Çocuğun hastalandığında olanak dahilinde ise okula gitmemesini sağlamanın hem çocuğun hastalık sürecini hızlı geçirmesi hem de okuldaki diğer çocukların sağlıklarını korumak adına önemli olduğuna değinen Gencan, “Ancak çocuğun eğitim sürecinde aksamaya neden olmamak adına bu açıdan bir risk taşıyıp taşımadığına en iyi çocuk doktorunuz karar verecektir” dedi.

En sık sorunlar neler?
Enfeksiyon Hastalıkları Uzmanı Dr. Necdet Gencan, konu ile ilgili en çok sorulan soruları özetleyerek, “Solunum yolu enfeksiyonları; bir sağlık çalışanının en sık duyduğu kısaltmalardan biri olan ÜSYE, çocukların da okul dönemlerinde yakasını bırakmayan bir tanı haline geliyor. Üst solunum yolları enfeksiyonları çocuklarda öksürük sonrası havada asılı kalan damlacıkların nefes ile alınmasıyla ya da yakın temas sonrası gelişir. Genellikle viral, bazen de bakteri kaynaklı olabilir. Bakteriyel enfeksiyonlarda; çocuk daha halsiz, keyifsiz olur, ateş daha yüksek derecelere ulaşabilir ve tedavide antibiyotiklerin de kullanılması gerekebilir. Viral enfeksiyonlarda daha çok semptomatik tedavi dediğimiz ateşi düşürme, tıkalı burunu açma gibi yöntemlere başvurulur. Bunun ayrımını yapacak olan çocuk hekimidir. Önemli olan hasta çocukta komplikasyonlar gelişmeden yani ilk enfeksiyon belirtilerine daha şiddetli başka belirtiler eklenmeden önce doktora başvurulmasıdır. Böylece tedavi süreci daha kısa ve kolay çözülebilir bir sorun olarak kalır. İshal; okul dönemlerinde sık karşılaştığımız bir diğer enfeksiyon çeşididir. Çocuklarda tetkik ile kanıtlanmış bir etken olmadıkça ishale yönelik ilaç kullanımından kaçınılmalıdır. Yine semptomatik tedavi, yani ateşi düşürme, bol sıvı takviyesi, yağlı ve şekerli gıdalardan kaçınılarak oluşturulacak bir diyet programı ishalin iyileşme sürecini hızlandırır. Gıda alerjileri; daha önce çocukta hiç gözlenmemişken, kantin ya da marketten alınan boyalı besinlerle okul çağında ortaya çıkabilir. Bu açıdan ürtiker dediğimiz cilt kızarıklığı, kaşıntısı, kabarması gibi belirtiler ortaya çıktığında çocuğa yediklerinin sorulması, tanı konmasını sağlayabilir” şeklinde konuştu.

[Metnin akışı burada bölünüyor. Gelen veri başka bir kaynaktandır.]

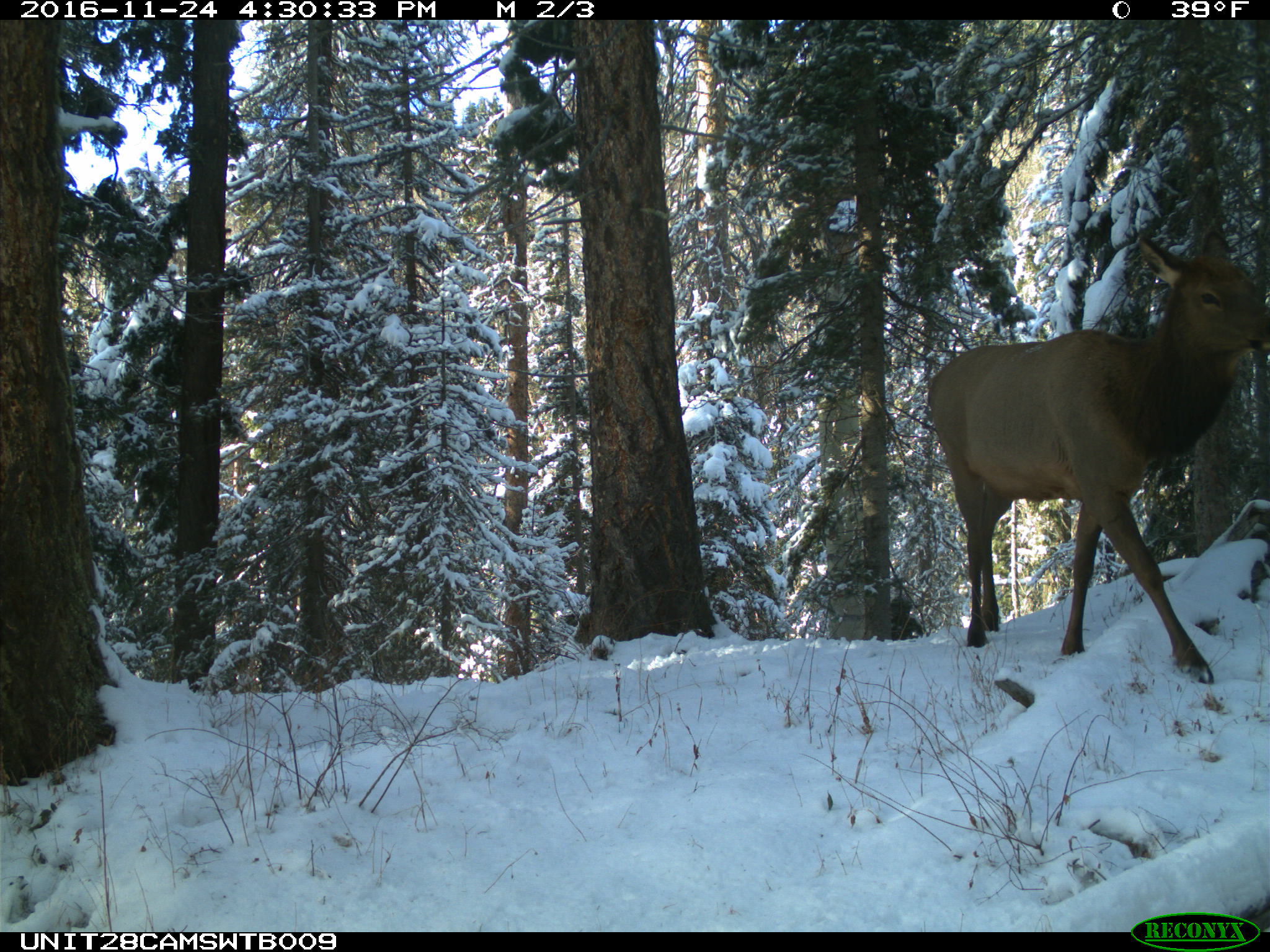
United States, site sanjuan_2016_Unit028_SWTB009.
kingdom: Animalia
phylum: Chordata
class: Mammalia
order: Artiodactyla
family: Cervidae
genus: Cervus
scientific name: Cervus elaphus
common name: red deer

Alınabilecek tüm tedbirlere rağmen çocukların hasta olabileceğini hatırlatan Dr. Gencan, “Alabileceğimiz tüm önlemleri almamıza, sağlıklı beslenme, el yıkama ve uyku alışkanlıklarını çocuğumuza vermeye çalışmamıza rağmen her çocuk hasta olur. Hiçbir çocuğun hasta olmadan büyüdüğü görülmemiştir. Aileler, çocuğun bağışıklık sisteminin mikroplarla savaş sırasında daha da tecrübelenip kuvvetleneceğini düşünerek kendilerini rahatlatmaya çalışmalıdırlar. Önemli olan sorunun büyümeden çözülmesidir” dedi.